Democratic Republic of Congo (FR): CIVICUS and Ligue des Droits de la personne dans la région des Grands Lacs (LDGL) analyse the multiple unwarranted restrictions on civic space in the Democratic Republic of Congo (DRC). Authorities have systematically banned protests, in particular protests organised by civil society, social movements and opposition, while security forces have used excessive force against peaceful protesters, leading to hundreds of deaths. Additionally, HRDs and activists are subject to arbitrary arrests and judicial harassment, aimed at preventing them from exercising their democratic and civic rights. These unwarranted restrictions have intensified since the start of the political and security crisis in 2015, precipitated by President Kabila’s attempts to remain in power despite a constitutional two-term limit. 

Equatorial Guinea: CIVICUS, the Committee Protect Journalists (CPJ), Centro de Estudios e Iniciativas para el Desarrollo (CEID), ONG – Cooperación y Desarrollo and EG Justice examine ongoing restrictions on freedom of association, attacks and intimidation of journalists and bloggers and the general disenabling environment for freedom of expression and independent media agencies.  We further discuss threats faced by human rights defenders and the frequent violent repression of peaceful assemblies.

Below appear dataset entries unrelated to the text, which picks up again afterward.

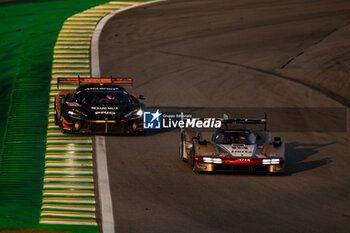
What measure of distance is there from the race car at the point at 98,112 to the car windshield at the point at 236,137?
3.84 meters

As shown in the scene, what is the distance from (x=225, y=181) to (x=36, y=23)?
22.1 meters

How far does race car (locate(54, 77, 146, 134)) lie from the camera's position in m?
20.2

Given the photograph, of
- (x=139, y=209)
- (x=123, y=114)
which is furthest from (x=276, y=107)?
(x=139, y=209)

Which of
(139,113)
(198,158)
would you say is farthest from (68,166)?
(139,113)

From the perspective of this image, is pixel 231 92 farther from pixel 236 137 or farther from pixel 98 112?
pixel 236 137

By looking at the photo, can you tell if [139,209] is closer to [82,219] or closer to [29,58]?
[82,219]

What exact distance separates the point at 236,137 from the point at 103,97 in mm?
5830

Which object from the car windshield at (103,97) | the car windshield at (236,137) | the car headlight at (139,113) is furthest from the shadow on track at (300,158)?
the car windshield at (103,97)

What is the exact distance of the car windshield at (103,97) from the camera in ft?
70.5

Ethiopia: CIVICUS, the Association for Human Rights in Ethiopia (AHRE), the Committee to Protect Journalists (CPJ), DefendDefenders, PEN International, Article 19, the Consortium of Ethiopian Rights Organizations (CERO), and Access Now examine the Government of Ethiopia’s fulfilment of the rights to the freedoms of association, peaceful assembly and expression, and unwarranted restrictions on HRDs since its previous UPR examination in 2014. While the government recently committed to addressing a range of restrictive legislation, alongside releasing large numbers of political prisoners, at the time of writing, the restrictive legal framework remains in place. Acute implementation gaps were found regarding recommendations relating to civic space including the rights to the freedoms of association and peaceful assembly.

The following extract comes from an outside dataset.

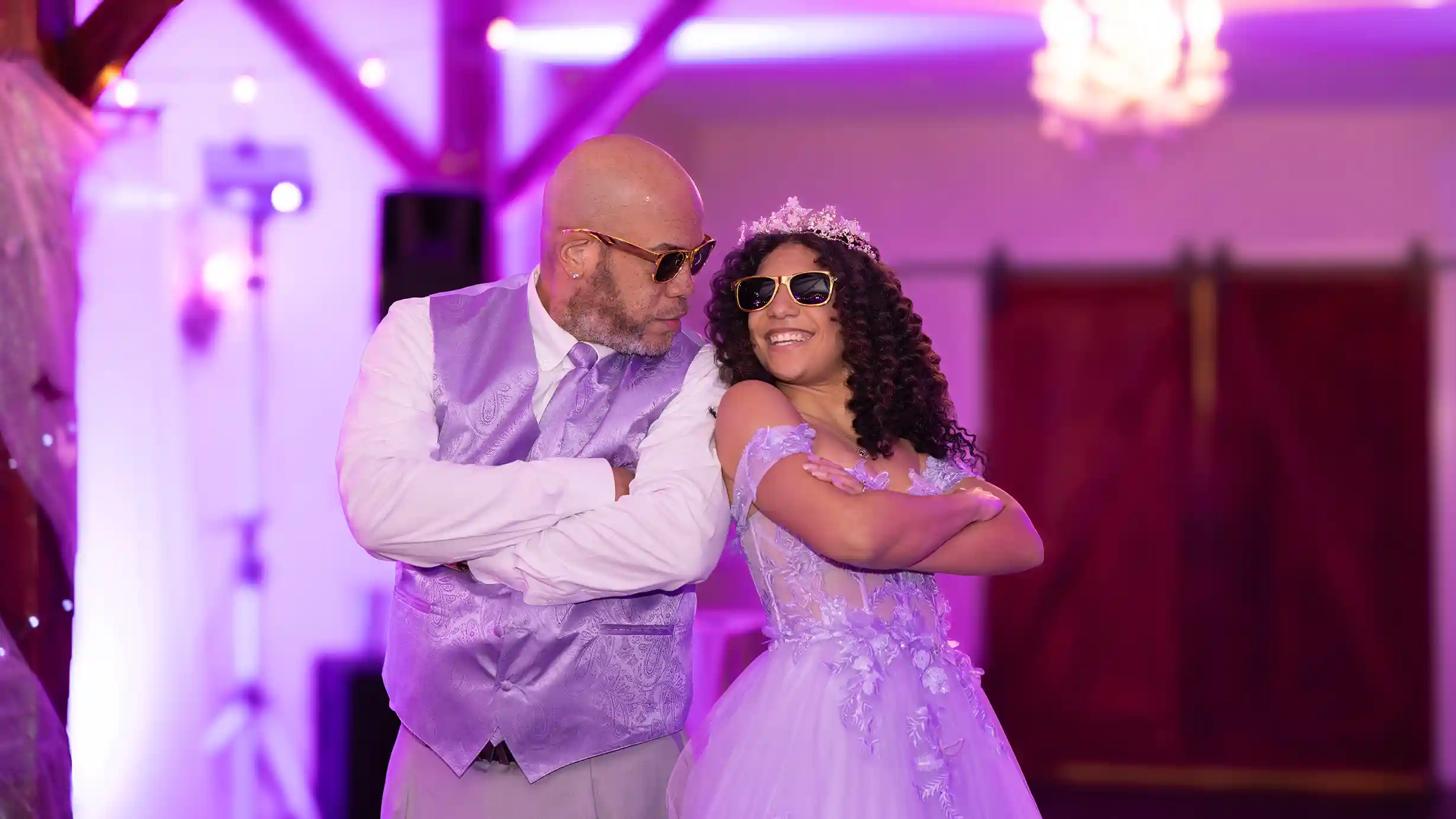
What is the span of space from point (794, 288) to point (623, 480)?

Nicaragua (ES): CIVICUS and the Nicaraguan Network for Democracy and Local Development Federation (Red Local) address concerns about the violent repression of protests and the criminalisation of protest leaders and demonstrators, particularly of the student and peasant movements, as well as the intensification of the persecution and intimidation suffered by CSOs supporting social movements in Nicaragua. Along with the growing restrictions on freedom of expression that stem from media concentration in government hands and pressures against journalists and independent media covering issues such as corruption, elections and infrastructure or extractive projects, the submission further examines the alarming increase of unwarranted restrictions on the press linked to the coverage of protests and their violent suppression and related human rights violations.

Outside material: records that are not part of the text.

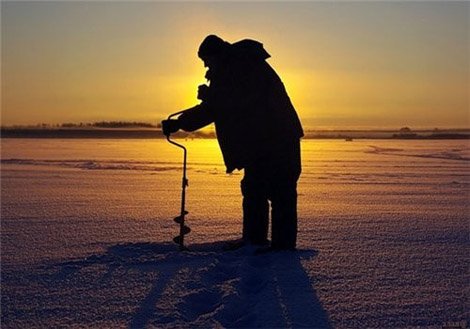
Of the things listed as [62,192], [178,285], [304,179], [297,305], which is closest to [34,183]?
[62,192]

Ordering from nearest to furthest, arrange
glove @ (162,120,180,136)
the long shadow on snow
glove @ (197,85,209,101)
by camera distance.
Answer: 1. the long shadow on snow
2. glove @ (162,120,180,136)
3. glove @ (197,85,209,101)

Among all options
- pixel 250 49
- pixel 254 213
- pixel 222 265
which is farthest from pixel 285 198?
pixel 250 49

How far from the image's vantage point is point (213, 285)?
11.8 feet

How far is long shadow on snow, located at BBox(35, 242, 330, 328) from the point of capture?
3.04 m

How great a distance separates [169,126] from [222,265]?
119 centimetres

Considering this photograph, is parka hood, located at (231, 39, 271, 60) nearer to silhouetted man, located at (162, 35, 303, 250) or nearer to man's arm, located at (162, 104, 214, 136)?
silhouetted man, located at (162, 35, 303, 250)

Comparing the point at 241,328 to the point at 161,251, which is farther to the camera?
the point at 161,251

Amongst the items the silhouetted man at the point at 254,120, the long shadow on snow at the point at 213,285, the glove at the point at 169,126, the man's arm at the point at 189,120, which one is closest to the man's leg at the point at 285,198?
the silhouetted man at the point at 254,120

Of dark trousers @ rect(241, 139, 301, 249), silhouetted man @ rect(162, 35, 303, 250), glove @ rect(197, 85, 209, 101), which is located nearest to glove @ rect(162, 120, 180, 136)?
silhouetted man @ rect(162, 35, 303, 250)

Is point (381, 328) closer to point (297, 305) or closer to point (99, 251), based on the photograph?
point (297, 305)

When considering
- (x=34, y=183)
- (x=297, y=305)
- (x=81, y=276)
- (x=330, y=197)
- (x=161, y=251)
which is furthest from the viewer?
(x=34, y=183)

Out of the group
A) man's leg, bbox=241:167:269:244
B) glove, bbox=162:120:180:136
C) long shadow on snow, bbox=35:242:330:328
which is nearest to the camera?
long shadow on snow, bbox=35:242:330:328

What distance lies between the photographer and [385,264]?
4191mm

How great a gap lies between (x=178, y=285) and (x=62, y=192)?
5.21 metres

Qatar: CIVICUS and the Gulf Centre for Human Rights highlight the continued restrictions on freedom of association and expression in Qatar, which include unwarranted arrests on foreign journalists and confiscation of equipment, and restrictions on online content under the Cybercrime Prevention Law. The authorities in Qatar also continue to restrict the formation of independent civil society organisations committed to the advancement of human rights, and there have been severe and undue limitations to freedoms of assembly resulting in almost no protests in Qatar despite serious human rights violations.